| Given task 1 |
Transcribe the passage of the thread on timestamps as keys, starting at "2012/6/16, Rob Verkuylen" and ending at "need to scale.".

**** Supplied text

Re: Timestamp as a key good practice?

Jean-Marc Spaggiari Thu, 21 Jun 2012 04:44:19 -0700

Hi Mike, Hi Rob,

Thanks for your replies and advices. Seems that now I'm due for some
implementation. I'm readgin Lars' book first and when I will be done I
will start with the coding.


I already have my Zookeeper/Hadoop/HBase running and based on the
first pages I read, I already know it's not well done since I have put
a DataNode and a Zookeeper server on ALL the servers ;) So. More
reading for me for the next few days, and then I will start.

Thanks again!

JM

2012/6/16, Rob Verkuylen <[email protected]>:
> Just to add from my experiences:
>
> Yes hotspotting is bad, but so are devops headaches. A reasonable machine
> can handle 3-4000 puts a second with ease, and a simple timerange scan can
> give you the records you need. I have my doubts you will be hitting these
> amounts anytime soon. A simple setup will get your PoC and then scale when
> you need to scale.
>
> Rob
>
> On Sat, Jun 16, 2012 at 6:33 PM, Michael Segel
> <[email protected]>wrote:
>
>> Jean-Marc,
>>
>> You indicated that you didn't want to do full table scans when you want
>> to
>> find out which files hadn't been touched since X time has past.
>> (X could be months, weeks, days, hours, etc ...)
>>
>> So here's the thing.
>> First,  I am not convinced that you will have hot spotting.
>> Second, you end up having to now do 26 scans instead of one. Then you
>> need
>> to join the result set.
>>
>> Not really a good solution if you think about it.
>>
>> Oh and I don't believe that you will be hitting a single region, although
>> you may hit  a region hard.
>> (Your second table's key is on the timestamp of the last update to the
>> file.  If the file hadn't been touched in a week, there's the probability
>> that at scale, it won't be in the same region as a file that had recently
>> been touched. )
>>
>> I wouldn't recommend HBaseWD. Its cute, its not novel,  and can only be
>> applied on a subset of problems.

********
**** Data for the task

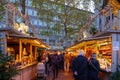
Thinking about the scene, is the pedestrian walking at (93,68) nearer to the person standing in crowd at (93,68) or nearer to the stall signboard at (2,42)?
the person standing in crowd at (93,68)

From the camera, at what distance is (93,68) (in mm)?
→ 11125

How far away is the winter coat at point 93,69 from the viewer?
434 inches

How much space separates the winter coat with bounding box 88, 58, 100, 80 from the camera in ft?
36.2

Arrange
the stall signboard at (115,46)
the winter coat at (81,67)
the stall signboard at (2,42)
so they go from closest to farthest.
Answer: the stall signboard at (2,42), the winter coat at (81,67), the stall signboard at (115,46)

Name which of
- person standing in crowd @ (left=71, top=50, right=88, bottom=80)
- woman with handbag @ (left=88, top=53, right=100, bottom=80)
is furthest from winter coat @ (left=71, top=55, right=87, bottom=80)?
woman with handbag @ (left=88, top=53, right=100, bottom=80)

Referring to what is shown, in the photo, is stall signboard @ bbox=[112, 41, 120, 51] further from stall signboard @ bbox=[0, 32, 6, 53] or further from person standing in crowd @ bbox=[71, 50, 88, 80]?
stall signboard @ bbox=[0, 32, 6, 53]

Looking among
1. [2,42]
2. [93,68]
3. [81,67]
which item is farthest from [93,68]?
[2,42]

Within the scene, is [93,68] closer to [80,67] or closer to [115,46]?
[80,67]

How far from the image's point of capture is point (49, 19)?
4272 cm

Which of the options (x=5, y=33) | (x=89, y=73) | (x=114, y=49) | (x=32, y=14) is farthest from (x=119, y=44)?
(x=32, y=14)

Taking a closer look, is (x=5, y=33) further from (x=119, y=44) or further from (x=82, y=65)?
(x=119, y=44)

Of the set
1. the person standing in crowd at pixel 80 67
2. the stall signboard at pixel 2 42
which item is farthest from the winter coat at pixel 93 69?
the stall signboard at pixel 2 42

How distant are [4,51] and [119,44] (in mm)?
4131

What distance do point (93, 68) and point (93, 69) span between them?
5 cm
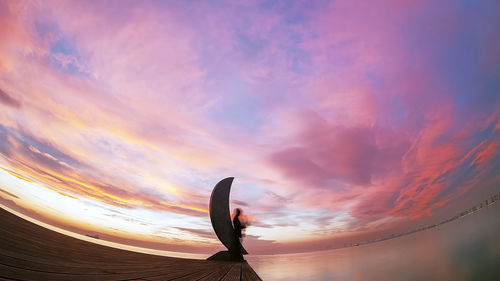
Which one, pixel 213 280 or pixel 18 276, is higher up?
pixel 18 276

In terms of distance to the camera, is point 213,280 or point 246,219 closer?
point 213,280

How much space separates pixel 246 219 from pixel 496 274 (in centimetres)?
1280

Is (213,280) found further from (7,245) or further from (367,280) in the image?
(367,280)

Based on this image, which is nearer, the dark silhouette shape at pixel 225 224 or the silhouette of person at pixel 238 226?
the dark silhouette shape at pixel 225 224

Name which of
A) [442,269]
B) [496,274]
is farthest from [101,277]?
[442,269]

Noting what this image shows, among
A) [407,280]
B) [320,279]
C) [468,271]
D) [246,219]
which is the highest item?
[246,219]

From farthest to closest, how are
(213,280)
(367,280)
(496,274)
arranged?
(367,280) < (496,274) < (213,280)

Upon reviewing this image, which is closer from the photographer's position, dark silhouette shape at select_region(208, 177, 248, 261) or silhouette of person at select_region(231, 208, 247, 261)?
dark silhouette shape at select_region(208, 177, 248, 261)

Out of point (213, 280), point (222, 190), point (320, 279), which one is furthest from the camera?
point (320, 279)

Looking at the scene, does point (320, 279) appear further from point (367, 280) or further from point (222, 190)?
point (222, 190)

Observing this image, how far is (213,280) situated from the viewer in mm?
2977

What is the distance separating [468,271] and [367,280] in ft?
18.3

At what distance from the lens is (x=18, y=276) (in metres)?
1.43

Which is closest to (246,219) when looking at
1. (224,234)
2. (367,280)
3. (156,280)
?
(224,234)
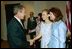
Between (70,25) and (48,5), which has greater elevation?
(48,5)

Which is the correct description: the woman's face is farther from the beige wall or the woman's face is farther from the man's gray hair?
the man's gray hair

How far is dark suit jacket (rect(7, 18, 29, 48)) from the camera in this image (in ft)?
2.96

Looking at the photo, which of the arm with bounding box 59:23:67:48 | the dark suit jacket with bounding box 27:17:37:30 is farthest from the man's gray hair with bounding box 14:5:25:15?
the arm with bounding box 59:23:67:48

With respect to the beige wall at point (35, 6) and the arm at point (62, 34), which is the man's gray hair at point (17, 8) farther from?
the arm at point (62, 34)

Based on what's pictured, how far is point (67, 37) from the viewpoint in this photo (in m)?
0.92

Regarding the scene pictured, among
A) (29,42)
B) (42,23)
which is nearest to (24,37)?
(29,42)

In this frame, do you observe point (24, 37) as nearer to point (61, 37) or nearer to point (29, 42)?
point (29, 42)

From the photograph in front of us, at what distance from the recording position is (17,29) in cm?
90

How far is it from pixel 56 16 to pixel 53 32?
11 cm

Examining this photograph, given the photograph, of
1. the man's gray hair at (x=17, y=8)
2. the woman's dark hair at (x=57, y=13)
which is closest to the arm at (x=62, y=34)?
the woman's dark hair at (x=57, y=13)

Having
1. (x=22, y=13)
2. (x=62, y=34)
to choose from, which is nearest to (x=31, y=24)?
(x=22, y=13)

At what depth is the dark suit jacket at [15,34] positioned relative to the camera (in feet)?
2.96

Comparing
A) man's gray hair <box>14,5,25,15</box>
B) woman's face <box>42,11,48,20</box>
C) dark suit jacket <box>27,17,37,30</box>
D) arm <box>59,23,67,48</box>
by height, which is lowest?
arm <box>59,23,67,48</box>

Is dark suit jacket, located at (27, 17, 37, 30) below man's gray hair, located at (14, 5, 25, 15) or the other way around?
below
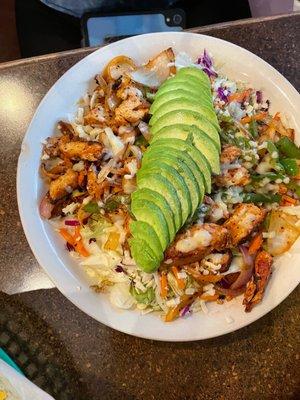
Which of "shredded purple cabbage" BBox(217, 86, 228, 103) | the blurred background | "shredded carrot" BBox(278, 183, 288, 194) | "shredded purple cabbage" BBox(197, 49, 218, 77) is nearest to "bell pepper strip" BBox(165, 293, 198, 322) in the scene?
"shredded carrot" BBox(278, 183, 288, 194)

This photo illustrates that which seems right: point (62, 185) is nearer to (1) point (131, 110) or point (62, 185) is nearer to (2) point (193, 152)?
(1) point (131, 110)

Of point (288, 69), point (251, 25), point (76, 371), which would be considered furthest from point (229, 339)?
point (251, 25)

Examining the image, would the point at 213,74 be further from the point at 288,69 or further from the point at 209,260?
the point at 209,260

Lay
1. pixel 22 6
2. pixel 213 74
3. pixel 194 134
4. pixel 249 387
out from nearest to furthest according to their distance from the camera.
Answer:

********

| Given task 2 |
Restate word for word the lines of the listing starting at the line that contains "Taking a closer" and ending at the line that contains "(367,280) < (496,274) < (213,280)", leaving any pictures out.

| Correct output 1 |
2012/6/16, Rob Verkuylen <[email protected]>:
> Just to add from my experiences:
>
> Yes hotspotting is bad, but so are devops headaches. A reasonable machine
> can handle 3-4000 puts a second with ease, and a simple timerange scan can
> give you the records you need. I have my doubts you will be hitting these
> amounts anytime soon. A simple setup will get your PoC and then scale when
> you need to scale.

| Correct output 2 |
Taking a closer look, is (x=5, y=33) further from (x=119, y=44) or further from (x=82, y=65)?
(x=119, y=44)

Of the set
1. the person standing in crowd at pixel 80 67
2. the stall signboard at pixel 2 42
which item is farthest from the winter coat at pixel 93 69?
the stall signboard at pixel 2 42

How distant are [4,51] and [119,44] (in mm)?
4131

What distance do point (93, 68) and point (93, 69) span between them?
5 cm
Which one, pixel 213 280 or pixel 18 276, is higher up?
pixel 18 276

In terms of distance to the camera, is point 213,280 or point 246,219 closer?
point 213,280

How much space separates pixel 246 219 from pixel 496 274 (in centimetres)?
1280

Is (213,280) found further from (7,245) or further from (367,280) in the image?
(367,280)

Based on this image, which is nearer, the dark silhouette shape at pixel 225 224 or the silhouette of person at pixel 238 226?
the dark silhouette shape at pixel 225 224

Name which of
A) [442,269]
B) [496,274]
is farthest from [101,277]?
[442,269]

Noting what this image shows, among
A) [407,280]
B) [320,279]
C) [468,271]
D) [246,219]
which is the highest item?
[246,219]

From farthest to closest, how are
(213,280)
(367,280)
(496,274)
arranged?
(367,280) < (496,274) < (213,280)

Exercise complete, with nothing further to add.